Monday, January 31, 2005

Baited breath or bated breath?

I never can remember which one it is, but now that I know it's a contraction of 'abated breath', it makes it a bit easier to remember how to spell it properly. Apparently it was first used by Ol' Dickie Wigglestaff in The Merchant of Venice:

Shall I bend low and, in a bondman's key
With bated breath and whisp'ring humbleness
Say this ...

More on WorldWideWords.

Sunday, January 30, 2005


romanesco broccoli is a vegitable expression of fractals. It looks man-engineered but is apparently quite natural which confirms what I've always said about everything being connected. [via bookofjoe]

Saturday, January 29, 2005

Look 'Sideways'

Sideways has various wierd similarities with the 80s film Electric Dreams.

  • Virginia Madsen's character name in the new film is Maya which has the same name origins as Madeline a character she played in the older film.
  • Both characters romance a man called Miles.
  • In both films love breaks down because of a lie introduced by a third party.
  • In both films the couples get bored with an official tour and disappear off on their own -- in Electric Dreams it's Alcatraz.
  • There is also a scene in which Madsen's character describes why she's passionate about something in the former film it's music.

    Also but unrelated ...

    Sandra Oh (Stephanie) is married to the director Alexander Payne, and both Oh and Paul Giamatti (Miles) have worked together before on the kids film Big Fat Liar.
  • Perfect cure for headaches

    Actually, this is common knowledge but it's a snippet I'm fond of so I'll repeat it anyway. The best cure for a headache is sex. Apparently it's a good cure for insomnia too. And there's evidence it's good for your immune system and cardiovascular health.

    I'll stop there, lest you all think I'm obsessed.

    Another use for bananas

    As well as helping cure cramp, bananas encourage the release of a sleep-inducing hormone, so if you're having a restless night, eat a banana.

    Friday, January 28, 2005

    Penny Drop

    The colour in red wine comes from the skins. Yes, I know. Guess which film I saw tonight.

    Ricky Gervais does have a use after all

    Oh, how meta is this. Ricky Gervais is on TV, doing his Animals stand-up thing, complaining about people filling websites with useless facts... including:

    The peanut is not a nut but a legume.

· · · · ·

*SET EXERCISE 1*. Summarize the blog posts in two sentences.
*SET EXERCISE 2*. Select every line of the records that contains the word "above", matching case exactly.
The blog posts and the records have no connection to each other.

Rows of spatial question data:
· · · · ·

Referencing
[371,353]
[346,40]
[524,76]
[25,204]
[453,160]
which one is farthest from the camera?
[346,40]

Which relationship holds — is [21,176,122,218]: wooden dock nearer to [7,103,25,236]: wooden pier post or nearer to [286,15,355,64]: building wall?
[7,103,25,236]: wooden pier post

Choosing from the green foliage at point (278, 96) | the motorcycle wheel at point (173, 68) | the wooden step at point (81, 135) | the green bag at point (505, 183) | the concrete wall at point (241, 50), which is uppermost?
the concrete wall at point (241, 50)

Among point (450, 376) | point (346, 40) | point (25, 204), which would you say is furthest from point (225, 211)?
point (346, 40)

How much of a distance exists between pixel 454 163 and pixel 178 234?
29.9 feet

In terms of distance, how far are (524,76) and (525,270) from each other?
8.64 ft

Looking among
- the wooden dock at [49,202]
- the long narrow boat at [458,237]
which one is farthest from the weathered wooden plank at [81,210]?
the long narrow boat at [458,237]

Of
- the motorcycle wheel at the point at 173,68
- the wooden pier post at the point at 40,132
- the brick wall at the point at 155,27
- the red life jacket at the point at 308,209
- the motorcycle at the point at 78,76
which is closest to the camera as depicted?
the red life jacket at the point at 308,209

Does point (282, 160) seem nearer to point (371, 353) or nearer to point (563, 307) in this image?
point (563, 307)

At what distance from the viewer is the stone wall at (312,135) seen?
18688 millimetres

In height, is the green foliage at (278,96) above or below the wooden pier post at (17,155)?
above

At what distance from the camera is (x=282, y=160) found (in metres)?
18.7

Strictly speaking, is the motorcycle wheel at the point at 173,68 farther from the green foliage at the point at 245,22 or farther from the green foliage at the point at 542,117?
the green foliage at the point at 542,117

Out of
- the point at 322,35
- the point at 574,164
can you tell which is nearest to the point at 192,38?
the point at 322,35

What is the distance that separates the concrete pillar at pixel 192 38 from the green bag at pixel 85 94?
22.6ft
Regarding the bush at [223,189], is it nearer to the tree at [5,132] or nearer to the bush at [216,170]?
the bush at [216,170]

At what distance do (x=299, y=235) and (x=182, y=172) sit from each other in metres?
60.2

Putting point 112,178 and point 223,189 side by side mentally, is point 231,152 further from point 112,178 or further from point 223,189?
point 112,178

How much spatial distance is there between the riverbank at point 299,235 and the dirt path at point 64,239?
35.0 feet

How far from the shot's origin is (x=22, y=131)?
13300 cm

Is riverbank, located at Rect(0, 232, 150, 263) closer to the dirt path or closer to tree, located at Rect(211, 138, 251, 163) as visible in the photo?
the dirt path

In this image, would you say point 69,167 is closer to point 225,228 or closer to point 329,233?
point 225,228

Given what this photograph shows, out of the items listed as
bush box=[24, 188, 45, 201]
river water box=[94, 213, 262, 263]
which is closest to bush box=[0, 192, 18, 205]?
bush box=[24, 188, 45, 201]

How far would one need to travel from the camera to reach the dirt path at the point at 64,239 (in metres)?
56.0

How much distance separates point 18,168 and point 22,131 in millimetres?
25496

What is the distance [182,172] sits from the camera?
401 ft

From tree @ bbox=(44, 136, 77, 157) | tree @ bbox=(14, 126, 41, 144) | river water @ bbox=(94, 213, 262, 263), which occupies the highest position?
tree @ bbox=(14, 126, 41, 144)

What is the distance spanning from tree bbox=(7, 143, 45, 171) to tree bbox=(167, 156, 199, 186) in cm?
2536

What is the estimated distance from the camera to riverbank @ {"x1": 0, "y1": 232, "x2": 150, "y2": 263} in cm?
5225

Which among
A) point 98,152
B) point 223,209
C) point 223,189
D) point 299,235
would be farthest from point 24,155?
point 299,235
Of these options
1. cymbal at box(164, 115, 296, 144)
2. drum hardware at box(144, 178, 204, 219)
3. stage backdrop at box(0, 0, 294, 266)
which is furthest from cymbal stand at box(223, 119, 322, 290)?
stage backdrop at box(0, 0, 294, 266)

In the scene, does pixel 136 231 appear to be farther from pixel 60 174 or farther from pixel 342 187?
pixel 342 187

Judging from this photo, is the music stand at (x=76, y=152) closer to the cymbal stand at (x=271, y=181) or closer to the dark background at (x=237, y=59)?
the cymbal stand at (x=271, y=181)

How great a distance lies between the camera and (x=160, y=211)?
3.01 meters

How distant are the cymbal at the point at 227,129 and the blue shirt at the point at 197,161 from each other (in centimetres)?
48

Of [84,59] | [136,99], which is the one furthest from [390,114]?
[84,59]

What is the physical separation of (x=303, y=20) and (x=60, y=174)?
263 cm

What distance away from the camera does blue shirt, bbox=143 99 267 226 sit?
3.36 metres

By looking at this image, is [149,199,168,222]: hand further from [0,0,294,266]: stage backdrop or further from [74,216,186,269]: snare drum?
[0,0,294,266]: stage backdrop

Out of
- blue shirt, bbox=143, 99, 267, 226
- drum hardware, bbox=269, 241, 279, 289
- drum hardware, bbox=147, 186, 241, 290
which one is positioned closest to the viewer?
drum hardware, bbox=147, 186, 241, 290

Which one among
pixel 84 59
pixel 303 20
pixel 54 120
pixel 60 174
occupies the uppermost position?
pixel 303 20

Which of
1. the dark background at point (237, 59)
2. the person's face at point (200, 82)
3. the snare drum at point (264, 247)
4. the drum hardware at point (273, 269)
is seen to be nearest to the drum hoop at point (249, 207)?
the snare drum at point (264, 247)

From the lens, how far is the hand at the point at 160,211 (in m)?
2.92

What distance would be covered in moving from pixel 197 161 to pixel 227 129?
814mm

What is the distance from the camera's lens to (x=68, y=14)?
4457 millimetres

· · · · ·

*FULL RESPONSE 1*. The blog posts from late January 2005 explain that "bated breath" is a contraction of "abated breath" first used in The Merchant of Venice, and they describe romanesco broccoli as a natural vegetable expression of fractals. They also list similarities between the films Sideways and Electric Dreams and offer facts about curing headaches, bananas aiding sleep, the color of red wine coming from the skins, and the peanut being a legume.

*FULL RESPONSE 2*.
In height, is the green foliage at (278,96) above or below the wooden pier post at (17,155)?
above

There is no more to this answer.